Méconnaissables, les Brûleurs de Loups s’inclinent lourdement en finale de la Coupe de France
Quelle désillusion ! Plombés par une entame de match cauchemardesque, les Brûleurs de Loups n’ont jamais réellement existé dans cette finale. Face à des Normands plus conquérants, les Grenoblois s’inclinent lourdement et voient le trophée Pete Laliberté leur échapper.

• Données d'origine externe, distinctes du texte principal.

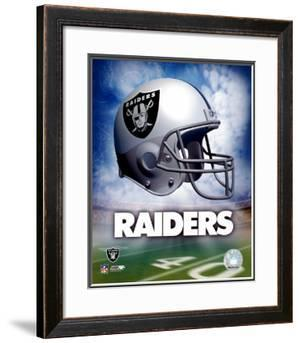 Oakland Raiders Helmet Logo ©Photofile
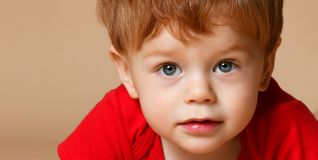 Schließen Sie oben von einem kleinen Baby stockbild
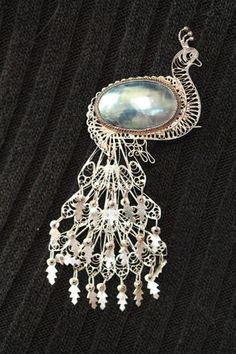 VINTAGE 950 FINE SILVER FILIGREE GRAY MABE PEARL PEACOCK CHANDELIER TAIL BROOCH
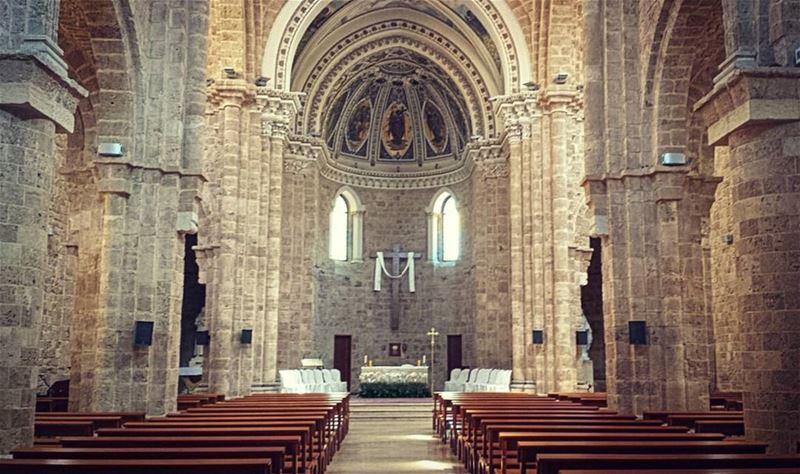 ᴛʜᴇ ᴄᴀᴘᴜᴄʜɪɴ ᴄᴀᴛʜᴇᴅʀᴀʟ ᴡᴀs ʙᴜɪʟᴛ ɪɴ 1864. ʜᴇᴀᴠɪʟʏ ᴅᴀᴍᴀɢᴇᴅ ᴅᴜʀɪɴɢ ᴛʜᴇ ᴄɪᴠɪʟ... (St. Louis Cathedral, Beirut)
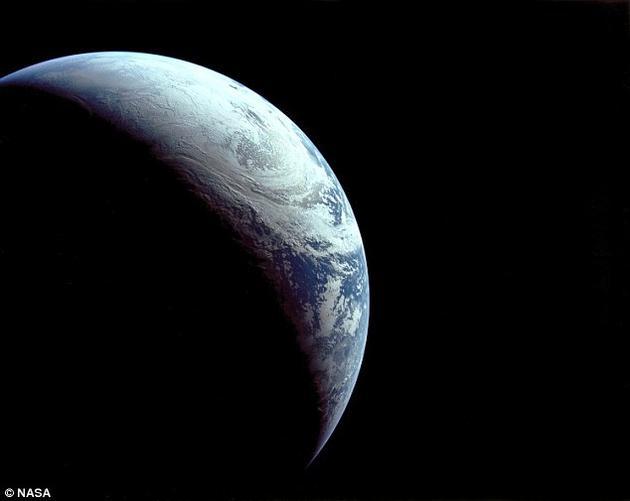不载人的阿波罗4号飞船从距离9544英里(约合1.53万公里)外拍摄的地球。科学家们想要知道,一个先进的技术文明出现的几率有多大?一旦出现,他们能够延续多久?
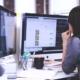 Blog Thema Webseiten-Relaunch: Junge Frau vor PC arbeitet an Webseite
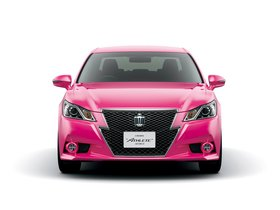 Ver foto 3 de Toyota Crown Hybrid Athlete Pink S210 2013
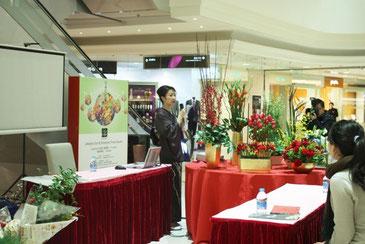 老舗百貨店でのベントにて。花と日本文化の素晴らしさを伝えたく、和服を着て参加しました。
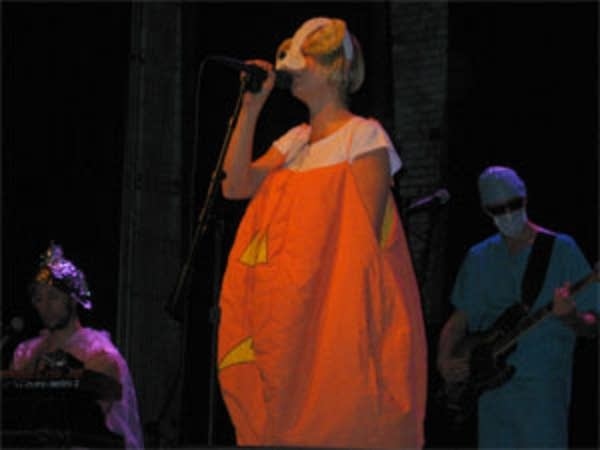 Sia and her band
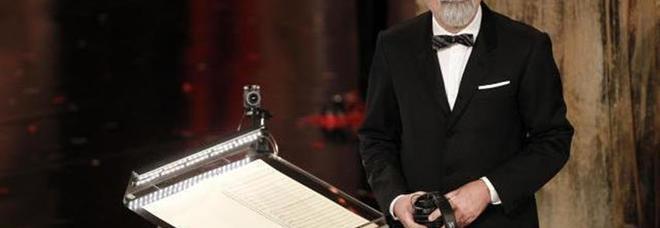 """Beppe Vessicchio """"eroe"""" di Sanremo, standing ovation del teatro Ariston"""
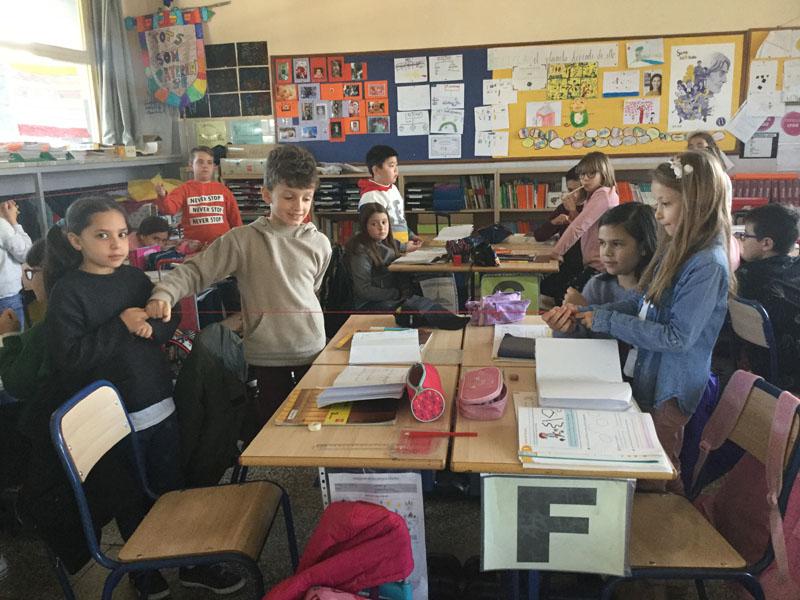 En primaria aprenden matemáticas con hilos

Après de longues semaines d’attente, l’heure tant espérée avait enfin sonné. Devant près de 14 000 spectateurs massés dans les travées de l’AccorArena, Grenoblois et Rouennais se retrouvaient pour une finale de Coupe de France aux allures d’événement historique. Plus qu’un simple duel entre deux institutions du hockey français, cette affiche offrait aux deux formations l’opportunité d’entrer un peu plus dans la légende en devenant la première équipe à décrocher un septième sacre. Face à leur grand rival, les hommes de Per Hanberg et Edo Terglav, animés par un esprit de revanche après leur défaite contre Angers l’an passé, n’avaient qu’un objectif : ramener le trophée Pete Laliberté en Isère. Victorieux en 2023 et 2024, les Isérois disputaient leur quatrième finale consécutive, une expérience précieuse face à des Normands absents de ce rendez-vous depuis 2020.
Absents ? Ce sont pourtant les Grenoblois qui l’étaient dans cette entame de match ! Cinquante secondes seulement après le coup d’envoi, Simon Lafrance profitait d’un rebond favorable, à la suite d’une incursion de Tomas Simonsen dans la défense iséroise, pour ouvrir le score (1-0, 1e). Peinant à exister dans cette finale, les Grenoblois multipliaient les maladresses techniques. Sur l’une d’entre elles, Pontus Englund offrait le palet plein axe à Rolands Vigners, qui décalait Florian Chakiachvili. Le défenseur rouennais ajustait alors Matija Pintaric pour faire le break, après seulement quatre minutes de jeu (2-0, 4e). Méconnaissables, les Brûleurs de Loups ne parvenaient pas à relever la tête. Pire, sur une nouvelle incursion normande, Anthony Rech se jouait de l’arrière-garde grenobloise pour faire trembler une troisième fois les filets d’un Matija Pintaric peu inspiré (3-0, 5e).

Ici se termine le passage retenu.